​İSTANBUL ÖRGÜTÜ

Halil İbrahim İZGİ
Tüm Yazıları
Osmanlı'nın son dönemlerindeki bir hikayeden bahsetmek istiyorum.

Osmanlı’nın son dönemlerindeki bir hikayeden bahsetmek istiyorum. Aslında amacım Şark Ticaret Yıllıkları ismindeki yayının 1910 yılındaki nüshasında Cihangir’de bulunan Jones Apartmanı’nda oturan Hamoudopoulos ismindeki avukatla ilgili bilgi kırıntılarına ulaşmaktı. Oradan belki ilginç bir hayat hikayesine ulaşırım dedim.

Araştırmam beni bambaşka bir yere, bir gizli örgütün kapısına götürdü. Jones Apartmanı İstanbul’da yerleşik bir İngiliz profesyonelin yaptırdığı apartman. Halen ayakta olan apartman Pera’daki benzerlerinden çok farklı değil. Öyle ahım şahım bir mimariye de sahip değil. Ara sokakta kalan yüksek tavanlı eski bir bina. Bu binaya ilk gidişimde ismi ilgimi çekmişti. Zihnimin bir kenarına çengel atan ismi internette arattım ve dönemin apartmanlarını inceleyen bir tezle karşılaştım. 

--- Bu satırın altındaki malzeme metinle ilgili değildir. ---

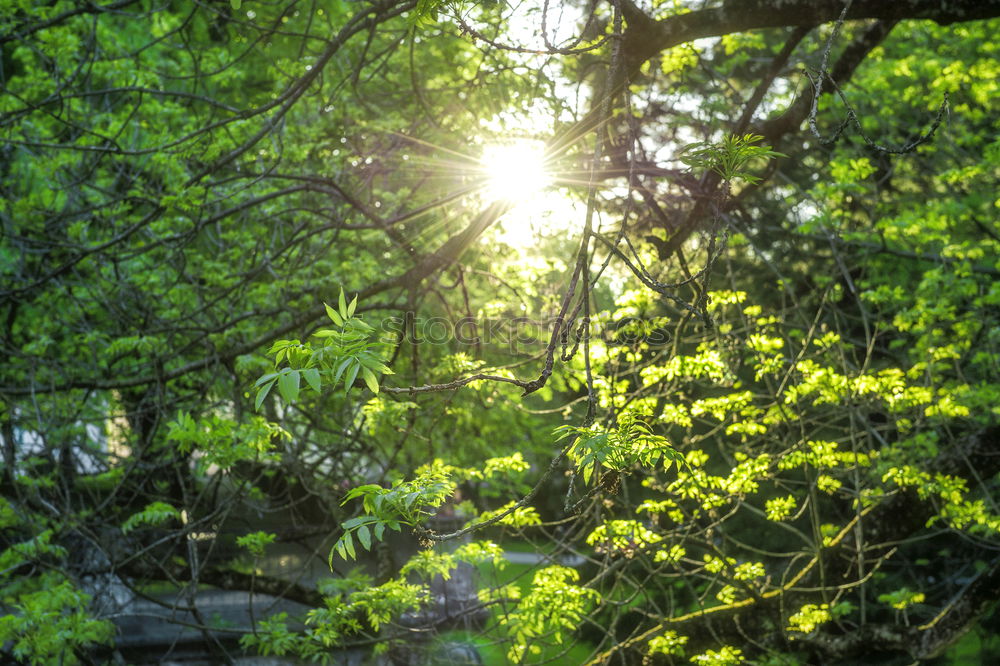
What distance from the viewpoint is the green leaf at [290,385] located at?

Tezde, Osmanlı modernleşmesi ve pek tabii ki apartmanların hikayesi ele alınıyordu. Bazıları Şark Ticaret Yıllıkları bazıları ise sigorta kayırları olmak üzere farklı dönemlere ait apartman sakinlerinin isimlerine işte bu sayede ulaştım. Aynı apartmanda hem İngiliz, hem Rum hem Ermeni’nin çalıştığı bürosunun bulunduğu eski zamanlardan söz ediyorum. Patrik kahyası, avukat, mühendis ve bir paşa aynı apartmanı paylaşıyorlar. Hamoudopoulos işte bu apartmandaki kişilerden biri. İsmi ilginç geldiği için aratmak istedim. Yunanistan’da bir iki isim benzerliği dışında karşıma pek bir şey çıkmadı. Tam vazgeçmek üzereyken bir blog sayfasında (http://ilicak.blogspot.com.tr/) ismini gördüm. İstanbul Örgütü (Organosis Konstantinupoleos) ismindeki bir gizli teşkilatı anlatan yazıydı. Ayrıntılarına ve isimlere girerek kafanızı şişirmek istemiyorum. Nihayetinde bir gazete yazısı kaleme alıyorum ve sınırlarını istismar etmek gibi bir niyetim yok. 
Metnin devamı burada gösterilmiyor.